When a small minority group was bullied in the Roman Empire, Romans had few reasons to find a problem with it, as the system took care to present the early Christians in a negative light. A similar plight was shared by the Jews in Germany in 1930s. Some Germans must have been convinced by the propaganda that Jews were bad apples, so mistreating them, depriving them of their properties and sending to concentration camps was accepted and indeed was as a sign of patriotism. Smokers in Australia are discriminated against through callous increases of tax on a legal product that some people chose to enjoy. They are not breaking the law and have a right to their life-style choice like any other person in a free, democratic country. They are being bullied in a hidden, hypocritical manner that should be unacceptable to any person with moderately developed sense of justice.
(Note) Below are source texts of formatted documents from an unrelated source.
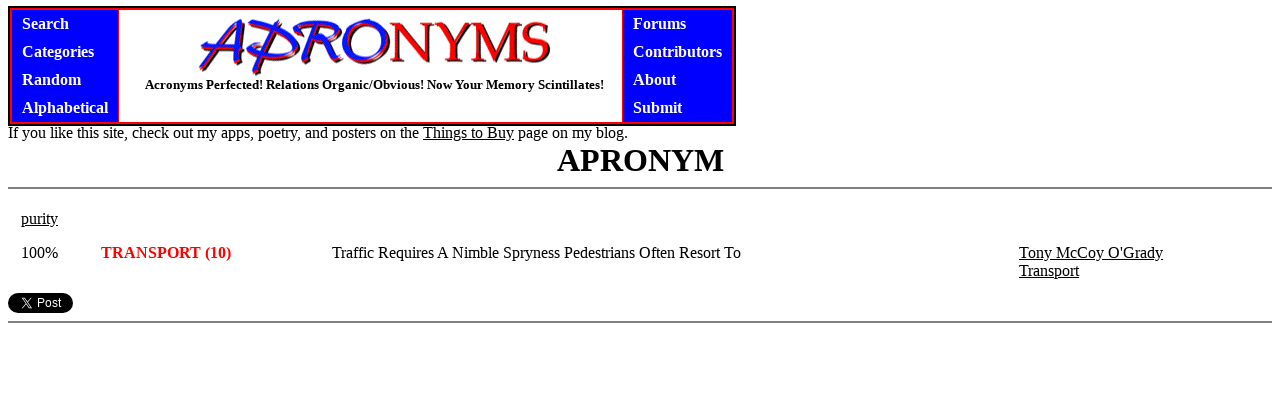

--- FILE ---
content_type: text/html; charset=UTF-8
request_url: http://apronyms.com/gonym.php?ap=TRANSPORT+%2810%29
body_size: 1532
content:
<html><head><title>Apronyms: TRANSPORT (10)</title><link href="css/styles.css" rel="stylesheet" type="text/css"/>
        <script type="text/javascript" src="http://ajax.googleapis.com/ajax/libs/jquery/1.7.1/jquery.min.js"></script>
        <script type="text/javascript" src="js/search.js"></script>
        <script type="text/javascript">
        $(document).ready(function() {
                          addSearchHandler();
                          });
        </script>
        </head>
<div id="heading">
	<ul id="leftmenu" class="menu"><li id="search">Search</li><li><a href="category.php">Categories</a></li><li><a href="random.php">Random</a></li><li><a href="alphabetic.php?letter=A">Alphabetical</a></li></ul><div id="logo"><a href="http://apronyms.com"><img src="apronymslogo3.gif" width="353" height="59" alt="APRONYMS logo (8071 bytes)" border="0" id="logoimage"></a><br/>Acronyms Perfected! Relations Organic/Obvious! Now Your Memory Scintillates!</div><ul id="rightmenu" class="menu"><li><a href="smf">Forums</a></li><li><a href="halloffame.php">Contributors</a></li><li><a href="about.html">About</a></li><li><a href="submit.php">Submit</a></li></ul></div><div id="search_form"><form method="get" action="nymsearch.php"><input name="search" type="text" id="search_field" size=40 maxlength=50 value="">
    <input name="ac" type="hidden" value="1">
    <input name="ex" type="hidden" value="1">
    <input name="cat" type="hidden" value="1">
    <INPUT TYPE="submit" VALUE="Search"></form>
</div>
If you like this site, check out my apps, poetry, and posters on the <a href="https://angelastic.com/buy-things/">Things to Buy</a> page on my blog.

<center><font face="charcoal,chicago,macfont,times new roman" color=000000 size=6><b>APRONYM</b></font></center><hr size=2 noshade><table width=100% cellspacing=10 cellpadding=3><tr><td valign="bottom"><a href="purity.php">purity</a></td><td></td><td></td><td></td><tr valign=top><td>100%</td>                <td class="apronym"><!--startresult--><a href="gonym.php?ap=TRANSPORT+%2810%29">TRANSPORT (10)</a></td><td>Traffic Requires A Nimble Spryness Pedestrians Often Resort To<td>
                <a href="http://apronyms.com/acronymist.php?name=tony" >Tony McCoy O'Grady</a><!--endresult--><br><a href="category.php?ID=1984572" >Transport</a></td></tr></table><a href="https://twitter.com/share" class="twitter-share-button" data-text="TRANSPORT: Traffic Requires A Nimble Spryness Pedestrians Often Resort To" data-via="apronyms" url="http://apronyms.com//gonym.php?ap=TRANSPORT+%2810%29">Tweet</a> <script>!function(d,s,id){var js,fjs=d.getElementsByTagName(s)[0],p=/^http:/.test(d.location)?'http':'https';if(!d.getElementById(id)){js=d.createElement(s);js.id=id;js.src=p+'://platform.twitter.com/widgets.js';fjs.parentNode.insertBefore(js,fjs);}}(document, 'script', 'twitter-wjs');</script><hr size=2 noshade>
<center><script async src="//pagead2.googlesyndication.com/pagead/js/adsbygoogle.js"></script>
<!-- Apronyms -->
<ins class="adsbygoogle"
style="display:inline-block;width:300px;height:250px"
data-ad-client="ca-pub-5080897129413800"
data-ad-slot="6527345578"></ins>
<script>
(adsbygoogle = window.adsbygoogle || []).push({});
</script></center>
</body></html>

--- FILE ---
content_type: text/html; charset=utf-8
request_url: https://www.google.com/recaptcha/api2/aframe
body_size: 268
content:
<!DOCTYPE HTML><html><head><meta http-equiv="content-type" content="text/html; charset=UTF-8"></head><body><script nonce="zDlU49DKhSDVnUKoK35o2g">/** Anti-fraud and anti-abuse applications only. See google.com/recaptcha */ try{var clients={'sodar':'https://pagead2.googlesyndication.com/pagead/sodar?'};window.addEventListener("message",function(a){try{if(a.source===window.parent){var b=JSON.parse(a.data);var c=clients[b['id']];if(c){var d=document.createElement('img');d.src=c+b['params']+'&rc='+(localStorage.getItem("rc::a")?sessionStorage.getItem("rc::b"):"");window.document.body.appendChild(d);sessionStorage.setItem("rc::e",parseInt(sessionStorage.getItem("rc::e")||0)+1);localStorage.setItem("rc::h",'1768819636295');}}}catch(b){}});window.parent.postMessage("_grecaptcha_ready", "*");}catch(b){}</script></body></html>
If we accept smokers as victims today, then tomorrow, as poor economic times continue, it will be easier to accept it with respect to others – the Muslims, the Chinese, the Russians, the North Koreans, the coal sympathizers and the unpatriotic individuals who, rather than conforming to injustice and hypocrisy, continue to disagree with them. Democratic avenues are available to defend ourselves and others from oppression by legal means, including through political parties, such as the Australian Smokers’ Rights Party, and representative proceedings (elsewhere known as class actions). Using these and other avenues may assist in determining where exactly our law stands on discrimination. Keeping records of the rising costs of smoking by individual users of tobacco products may prove wise when the tobacco excise increases since 2013 are found unconstitutional.

© Robert Panasiewicz, 2016

Reference note: This article is supported by publicly available data of the Australian Government and its agencies such as the Australian Taxation Office and the Bureau of Statistics, as well as by other information obtained from sources in the public domain.